UK Big Four Audit Firms Pass Inspection

The UK regulator of public company audits has completed inspections of the Big Four audit firms and found no systemic weaknesses in their overall quality control systems. However, improvement is needed in the extent to which the overriding importance of audit quality is reflected in the firms’ human resources processes. The Professional Oversight Board also conducted inspections of what are sometimes called the Following Five audit firms and found a similar need for improvement. But generally, the Board found that audits had been conducted to a high or acceptable standard. The Big Four firms have a dominant share in the audit of larger UK companies, auditing 97 percent of the FTSE 250.


Unlike the PCAOB, the POB does not make public the inspection reports for individual audit firms, although it is currently considering whether to go the PCAOB route and conduct public inspections of audit firms. But the Board did note that it cooperated with the PCAOB on at least one firm audit inspection.

At this time, the Board is inclined to take the intermediate step of naming in its annual report any audit firms that have failed to cooperate with the Board’s inspection process.
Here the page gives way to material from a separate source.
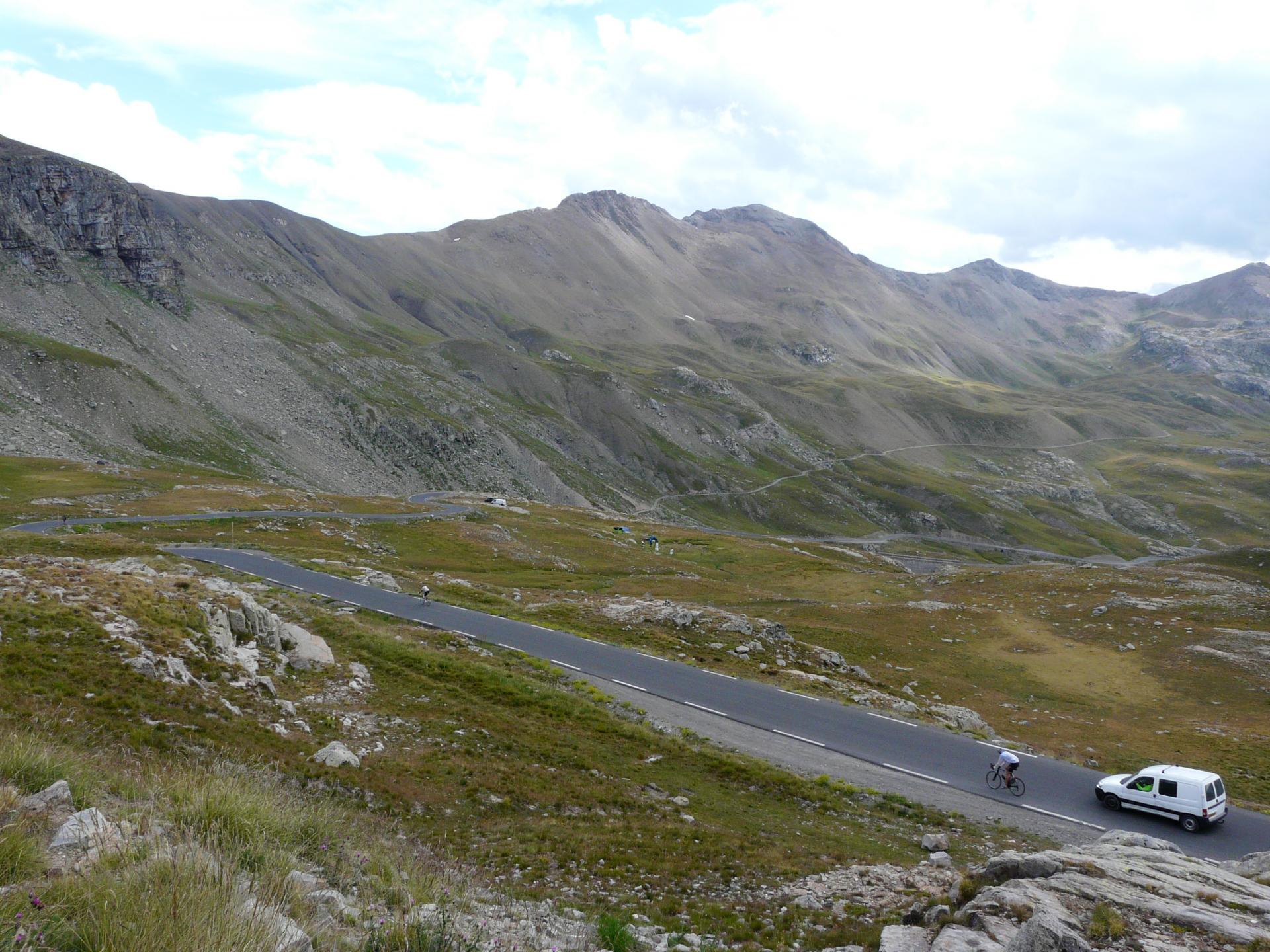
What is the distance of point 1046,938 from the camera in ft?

This ``naming and shaming’’ approach would give audit firms the opportunity to address the Board’s concerns in private reports, but with the prospect of public disclosure of the nature of the weaknesses that the Board has identified when the opportunity for improvement is not taken.

The Board feels strongly that a written report to the audit committee is a key element of audit quality; and was happy to report that the quality of reporting is receiving a high level of attention at all the firms.That said, the Board did identify some areas for improvement, including communicating audit planning information to the audit committee.